Sosialisasi Pengalaman personal dan tindakan seperti pengalaman-pengalaman mengejan pekerjaan hasil negatif atau positif yang kita terima sangat menentukan tindakan dan pilihan).
Sosialisasi Work content (isi pekerjaan apakah sesuai dengan diri individu atau sesuai dengan motivasi intrinsik pada individu).
Sosialisasi Melalui Role Model dan Identifikasi
Perry (2000) mendebat apabila kita menganggap motivasi sebagai faktor endogen yang berasal dari genetika dan dapat berubah karena termodifikasi dalam proses sosial sehingga dapat dipelajari efek endogen dan eksogennya yang saling mempengaruhi. Walau secara khusus faktor endogen melekat sejak lahir tetapi akan termodifikasi oleh lingkungan dan mempengaruhi bentuk dari perilaku endogen tersebut. Faktor eksogen inilah yang dapat mempengaruhi perilaku sikap endogen yang merupakan sikap atau ciri bawaan seseorang. Organisasi perlu menerapkan norma dan aturan serta nilai dalam konteks organisasi sebagai faktor ekstrogen untuk dapat memodifikasi faktor endogen seseorang.

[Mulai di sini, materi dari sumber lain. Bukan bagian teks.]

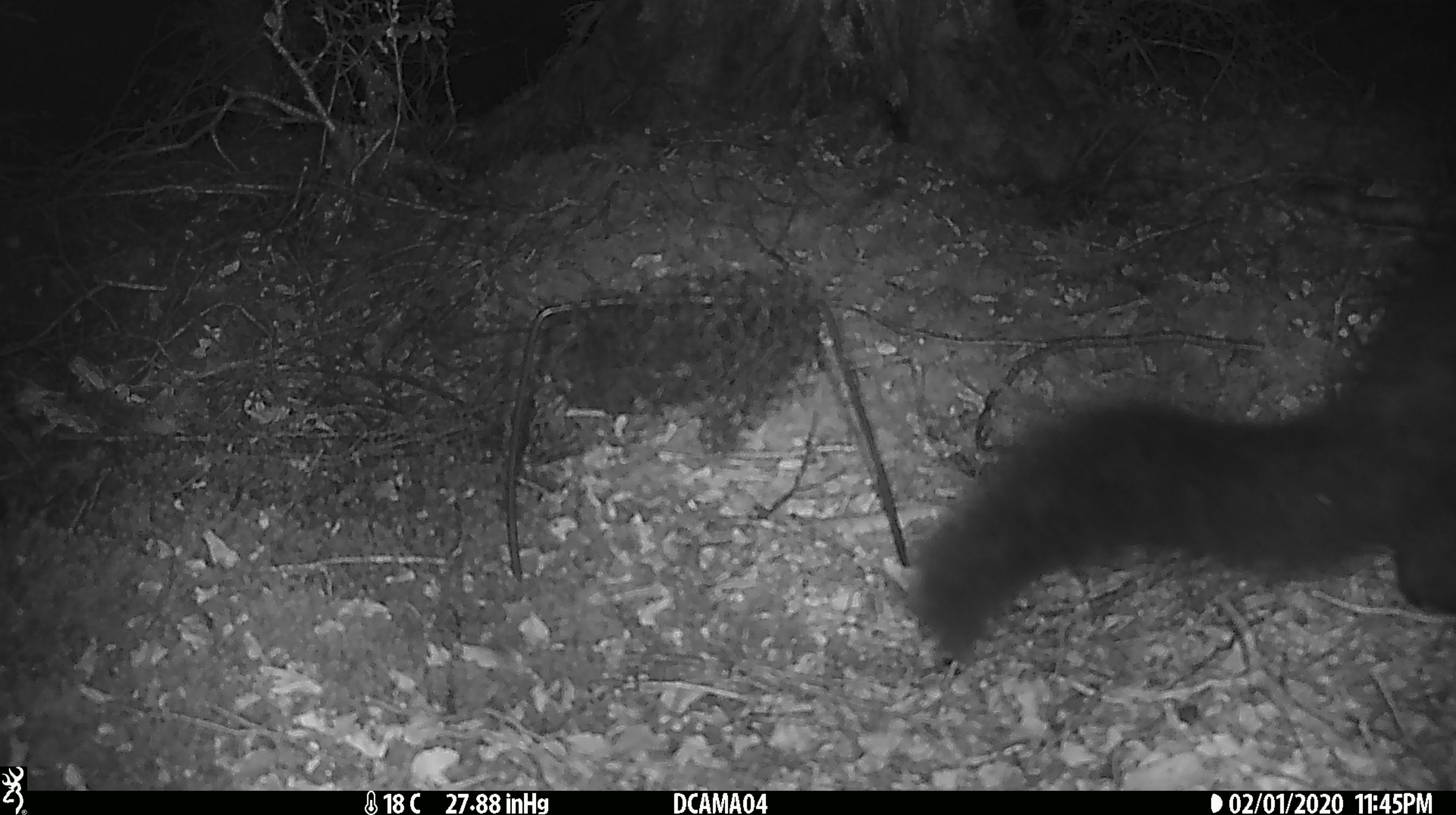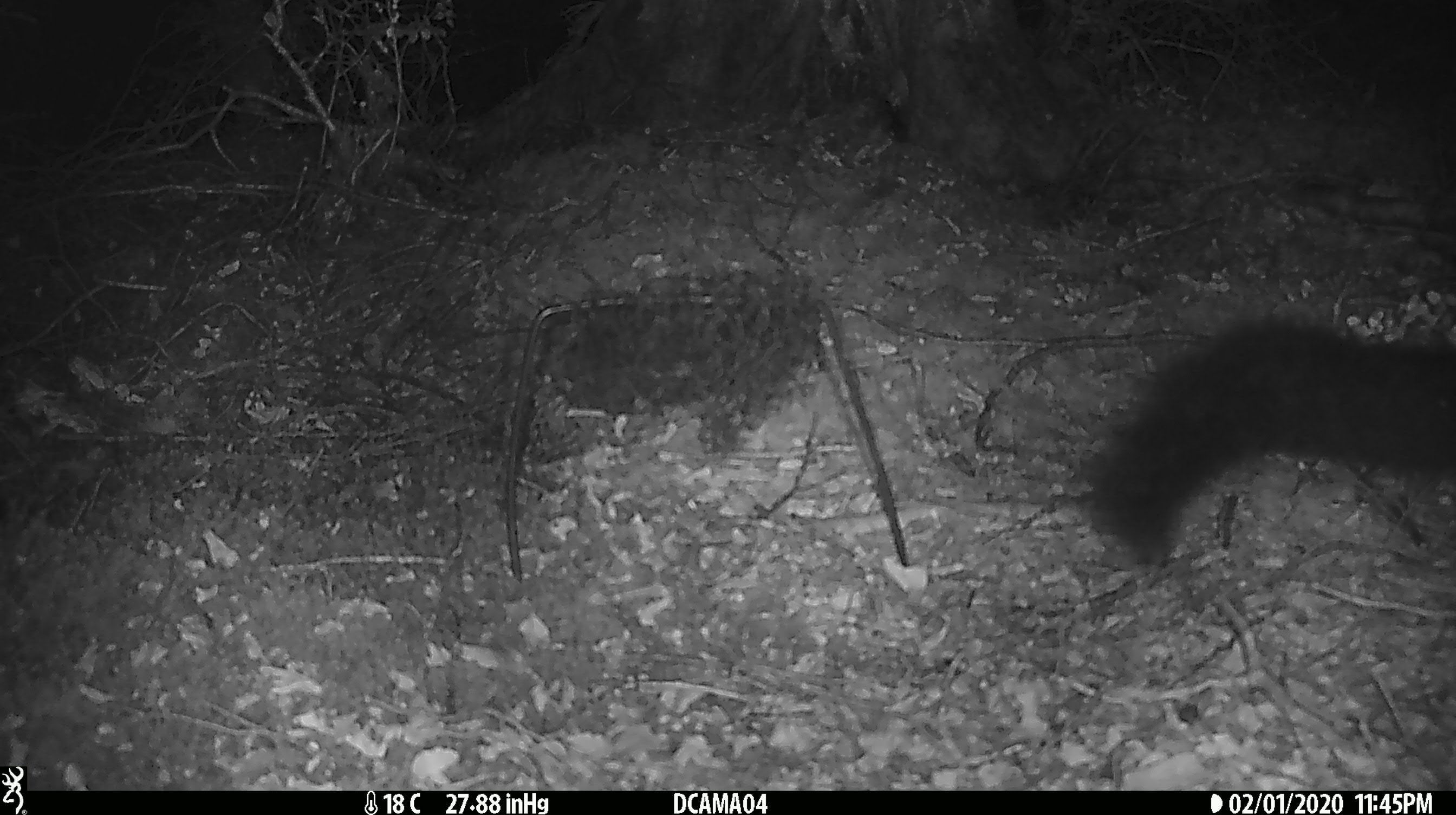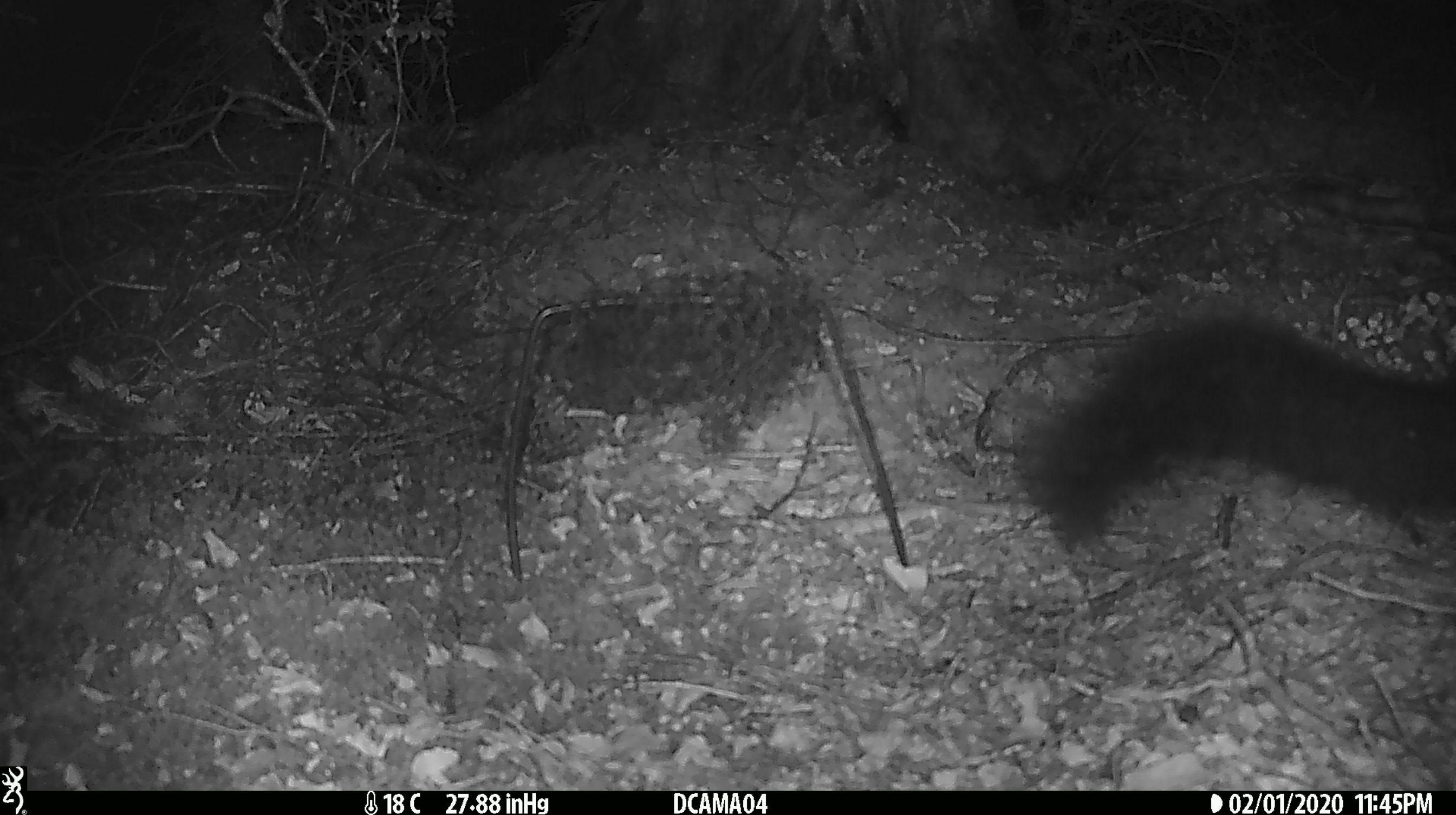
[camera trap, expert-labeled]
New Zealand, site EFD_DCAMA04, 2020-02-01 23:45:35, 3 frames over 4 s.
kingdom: Animalia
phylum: Chordata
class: Mammalia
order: Diprotodontia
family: Phalangeridae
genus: Trichosurus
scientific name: Trichosurus vulpecula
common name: common brushtail possum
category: possum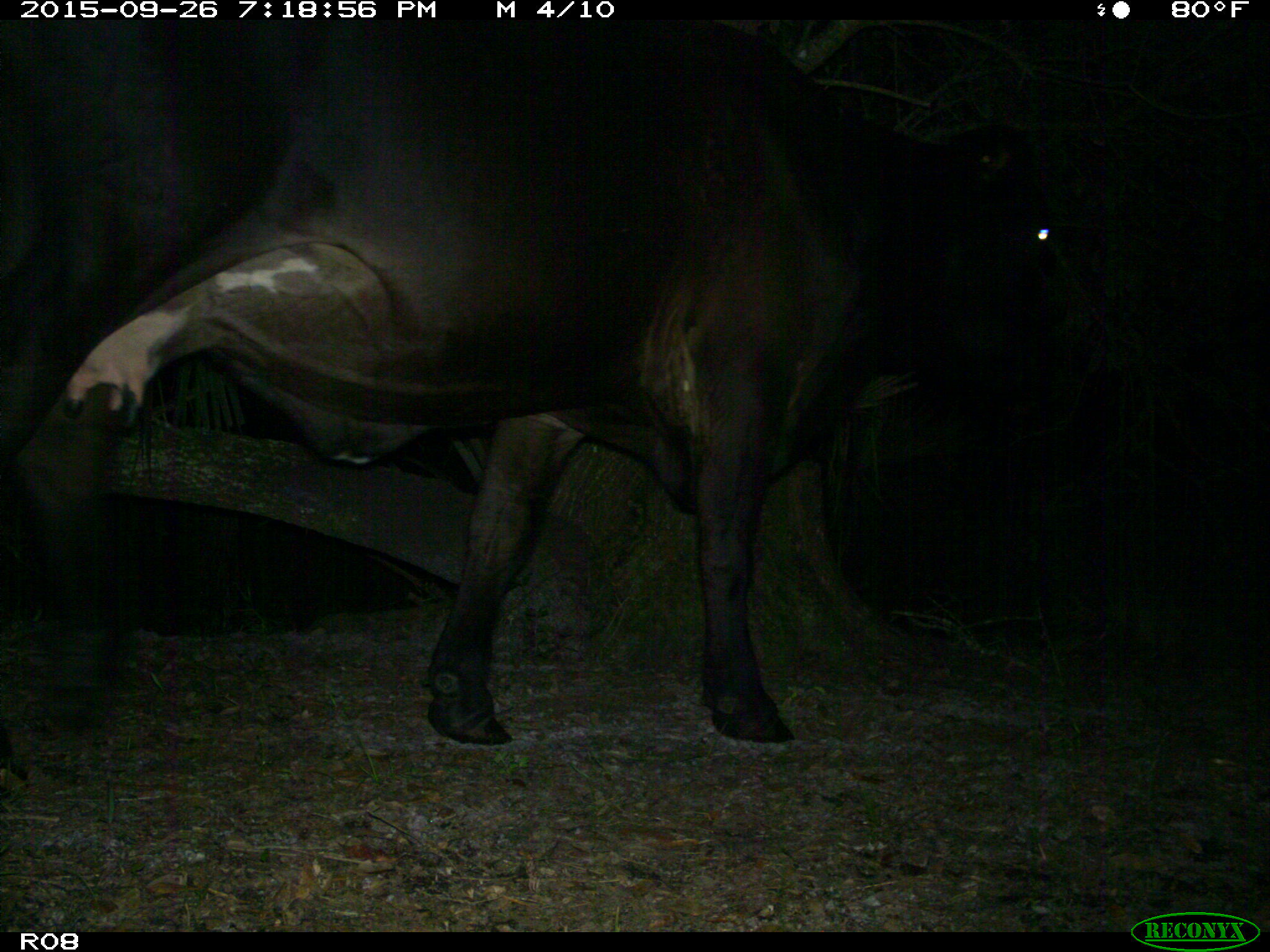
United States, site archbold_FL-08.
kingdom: Animalia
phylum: Chordata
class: Mammalia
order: Artiodactyla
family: Bovidae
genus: Bos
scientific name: Bos taurus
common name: domestic cow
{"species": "Bos taurus (domestic cow)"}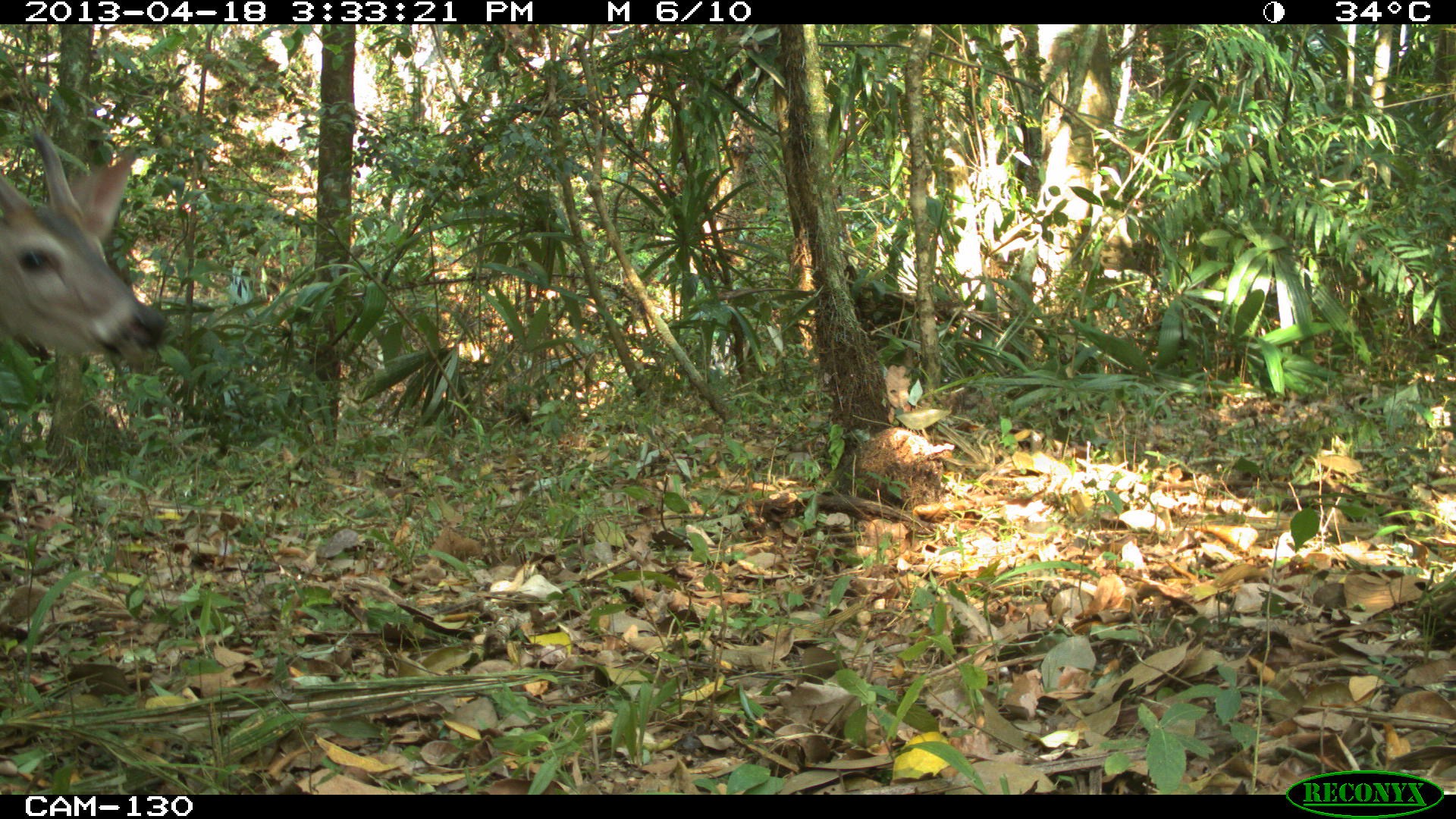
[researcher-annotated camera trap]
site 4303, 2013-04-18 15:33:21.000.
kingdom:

Bandura (1977, P. 22) menjelaskan kenapa role model dapat menjadi faktor eksogen yang mempengaruhi dan memodifikasi perilaku manusia? karena kebanyakan manusia belajar dengan menggunakan panca inderanya seperti melihat, mendengar, merasakan, meraba, maupun mencium lingkungan disekitarnya. Dengan mengandalkan input panca indera tersebut akan mempengaruhi perilaku dengan pembelajaran atau proses berpikir untuk mencapai seperti yang dicapai orang lain yang menjadi keinginannya, Maka itu pemodelan dan sosialisasi organisasi sangat penting dalam proses pembelajaran dan pembentukan faktor eksogen agar dapat memodifikasi faktor endogen dalam individu.
Role model merupakan bentuk sosialisasi yang secara significant berdampak dalam proses pembelajaran sosial. pemimpin dan rekan kerja atau apapun yang dalam sehari-hari berinteraksi dapat menjadi role model termasuk juga gadget dan media sosial akan menjadi input role model dalam pembelajaran social learning dan akan mempengaruhi perspektif serta kognisi dari individu. Role model menjadi pengaruh yang penting dalam mempengaruhi individu termasuk perilaku, dan motivasi pelayanan publiknya.
Role Model Pimpinan
Berdasarkan penelitian dari Camilleri(2007) yang meneliti hubungan pegawai dan pimpinan (initiating structure, leader consideration, participative leadership and leader communication) menyimpulkan bahwa hubungan tersebut memiliki dampak positif terhadap PSM. Semakin tinggi hubungan pegawai dan pimpinan akan dapat mentransfer PSM ke bawahan, Sebuah komunitas akan mempengaruhi individu di dalamnya dan pemimpin juga paling berperan dalam mempengaruhi individu di dalamnya. Hubungan yang baik, komunikasi yang baik, dan saling percaya akan menjadi saluran yang efektif dalam mentransfer PSM dari leader ke bawahan, organisasi atau rekan kerja ke Individu lainnya dan dapat meningkatkan komitmen terhadap pelayanan publik (Kim, 2009).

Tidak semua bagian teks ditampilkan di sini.